A Local Study of Maternal and Fetal Characteristics of Isolated Antenatal Hydronephrosis, and Fetal Renal Pelvis Anteroposterior Diameter in Prediction of Postnatal Urological Outcomes
Objectives: To describe the maternal and fetal characteristics of isolated antenatal hydronephrosis (ANH), to address parental concerns by providing local data based on the fetal renal pelvis anteroposterior diameter (APD), and to determine the most effective APD cutoff in the second and third trimester for prediction of postnatal urological outcome.

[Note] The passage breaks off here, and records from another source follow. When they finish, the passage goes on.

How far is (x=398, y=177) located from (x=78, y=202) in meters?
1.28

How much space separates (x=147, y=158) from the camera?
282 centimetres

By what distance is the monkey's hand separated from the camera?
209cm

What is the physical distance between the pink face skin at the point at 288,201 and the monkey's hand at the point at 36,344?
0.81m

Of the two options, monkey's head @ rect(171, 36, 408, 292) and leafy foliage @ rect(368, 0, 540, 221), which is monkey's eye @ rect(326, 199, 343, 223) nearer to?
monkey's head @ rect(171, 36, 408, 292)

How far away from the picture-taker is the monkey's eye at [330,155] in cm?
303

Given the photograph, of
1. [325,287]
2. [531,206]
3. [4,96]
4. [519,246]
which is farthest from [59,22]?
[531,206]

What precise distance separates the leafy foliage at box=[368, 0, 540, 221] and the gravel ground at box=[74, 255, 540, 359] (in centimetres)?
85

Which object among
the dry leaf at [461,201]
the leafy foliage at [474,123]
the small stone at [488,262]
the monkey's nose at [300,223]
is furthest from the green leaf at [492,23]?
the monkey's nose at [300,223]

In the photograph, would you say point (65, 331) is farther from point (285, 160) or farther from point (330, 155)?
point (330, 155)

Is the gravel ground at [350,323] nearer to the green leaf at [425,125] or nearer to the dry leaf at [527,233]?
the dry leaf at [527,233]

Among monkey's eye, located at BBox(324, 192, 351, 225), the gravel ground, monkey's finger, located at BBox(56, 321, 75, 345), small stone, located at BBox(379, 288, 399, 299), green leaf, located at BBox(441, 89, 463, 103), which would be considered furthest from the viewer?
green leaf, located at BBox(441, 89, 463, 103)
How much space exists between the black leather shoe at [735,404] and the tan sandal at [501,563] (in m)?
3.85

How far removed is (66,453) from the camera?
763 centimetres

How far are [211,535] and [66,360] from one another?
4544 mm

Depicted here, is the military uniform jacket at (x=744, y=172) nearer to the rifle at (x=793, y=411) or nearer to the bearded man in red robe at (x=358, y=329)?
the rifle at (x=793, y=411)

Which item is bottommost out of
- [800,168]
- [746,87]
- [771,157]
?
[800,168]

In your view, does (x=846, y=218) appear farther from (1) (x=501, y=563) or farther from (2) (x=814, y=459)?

Methods: A retrospective review of all cases referred to the prenatal diagnostic clinic over a 21-month period from 1 January 2013 to 30 September 2014 was performed. All the 4010 ultrasound examination reports were retrieved and those diagnostic of ANH were identified. Antenatal hydronephrosis was defined by the system based on the APD
proposed by the Society for Fetal Urology. Maternal and fetal characteristics were studied. Postnatal uropathy and surgery were the events of interest.
Results: Overall, 90.8% of kidneys with isolated ANH detected in the third trimester were found to have normal anatomy after birth. Of the 153 fetuses studied, eight were identified to have postnatal uropathy of whom four underwent surgical intervention. Fetuses with second-trimester APD of >10 mm were at increased risk of postnatal
uropathy (odds ratio=10.35; 95% confidence interval, 1.80-59.60; p=0.01), whereas third-trimester APD of ≥9 mm also demonstrated a significant risk (odds ratio=8.56; 95% confidence interval, 1.03-71.30; p=0.04). Third-trimester APD better predicted both postnatal uropathy and need for surgical intervention than second-trimester APD (p≤0.001). The respective best cutoff above which postnatal uropathy and surgery was anticipated were 7.3 mm and 9.6 mm in the third trimester (sensitivity 75% and specificity 76.7% for postnatal uropathy, 100% and 93.3% for surgery).
Conclusion: Fetal renal pelvis APD, particularly when measured during the third trimester, serves as a good predictor of postnatal uropathy and need for surgical intervention. Measurement of the APD remains the most important factor in predicting fetal urological outcome.